## WHAT TO DO
Would you give the listing again exactly as written, minus its pictures?

# # # # #

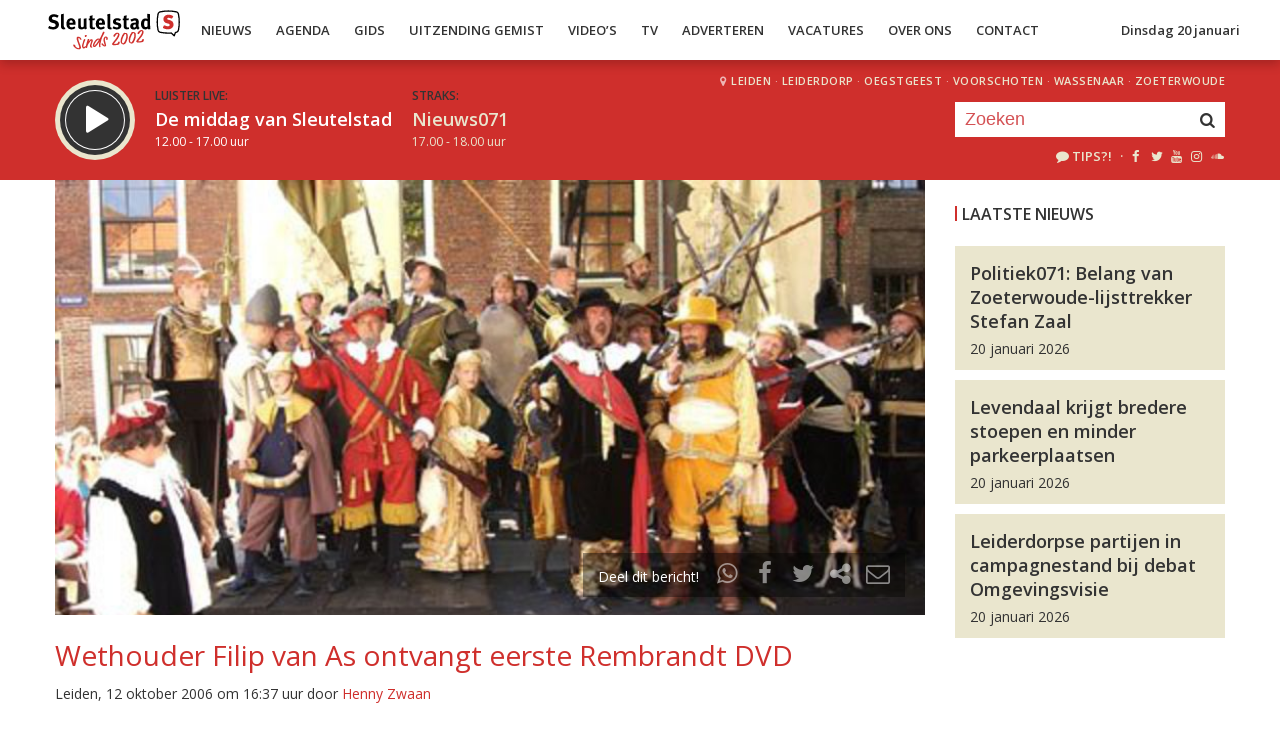

--- FILE ---
content_type: application/javascript; charset=UTF-8
request_url: https://sleutelstadmedia.disqus.com/count-data.js?2=https%3A%2F%2Fsleutelstad.nl%2F2016%2F03%2F24%2Frembrandtlab-wordt-jaarlijks-project%2F&2=https%3A%2F%2Fsleutelstad.nl%2F2016%2F12%2F01%2Fvier-zintuigen-rembrandt-eerst-samen%2F&2=https%3A%2F%2Fsleutelstad.nl%2F2017%2F07%2F17%2Fverjaardag-rembrandt-teken-100-jaar-leidse-stijl%2F&2=https%3A%2F%2Fsleutelstad.nl%2F2021%2F07%2F15%2Frembrandt-spreekt-op-middernachtelijk-verjaardagspartijtje%2F
body_size: 621
content:
var DISQUSWIDGETS;

if (typeof DISQUSWIDGETS != 'undefined') {
    DISQUSWIDGETS.displayCount({"text":{"and":"en","comments":{"zero":"0","multiple":"{num}","one":"1"}},"counts":[{"id":"https:\/\/sleutelstad.nl\/2017\/07\/17\/verjaardag-rembrandt-teken-100-jaar-leidse-stijl\/","comments":0},{"id":"https:\/\/sleutelstad.nl\/2021\/07\/15\/rembrandt-spreekt-op-middernachtelijk-verjaardagspartijtje\/","comments":0},{"id":"https:\/\/sleutelstad.nl\/2016\/12\/01\/vier-zintuigen-rembrandt-eerst-samen\/","comments":0},{"id":"https:\/\/sleutelstad.nl\/2016\/03\/24\/rembrandtlab-wordt-jaarlijks-project\/","comments":0}]});
}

# # # # #

## WRITTEN SOLUTION
--- FILE ---
content_type: application/javascript; charset=UTF-8
request_url: https://sleutelstadmedia.disqus.com/count-data.js?2=https%3A%2F%2Fsleutelstad.nl%2F2016%2F03%2F24%2Frembrandtlab-wordt-jaarlijks-project%2F&2=https%3A%2F%2Fsleutelstad.nl%2F2016%2F12%2F01%2Fvier-zintuigen-rembrandt-eerst-samen%2F&2=https%3A%2F%2Fsleutelstad.nl%2F2017%2F07%2F17%2Fverjaardag-rembrandt-teken-100-jaar-leidse-stijl%2F&2=https%3A%2F%2Fsleutelstad.nl%2F2021%2F07%2F15%2Frembrandt-spreekt-op-middernachtelijk-verjaardagspartijtje%2F
body_size: 621
content:
var DISQUSWIDGETS;

if (typeof DISQUSWIDGETS != 'undefined') {
    DISQUSWIDGETS.displayCount({"text":{"and":"en","comments":{"zero":"0","multiple":"{num}","one":"1"}},"counts":[{"id":"https:\/\/sleutelstad.nl\/2017\/07\/17\/verjaardag-rembrandt-teken-100-jaar-leidse-stijl\/","comments":0},{"id":"https:\/\/sleutelstad.nl\/2021\/07\/15\/rembrandt-spreekt-op-middernachtelijk-verjaardagspartijtje\/","comments":0},{"id":"https:\/\/sleutelstad.nl\/2016\/12\/01\/vier-zintuigen-rembrandt-eerst-samen\/","comments":0},{"id":"https:\/\/sleutelstad.nl\/2016\/03\/24\/rembrandtlab-wordt-jaarlijks-project\/","comments":0}]});
}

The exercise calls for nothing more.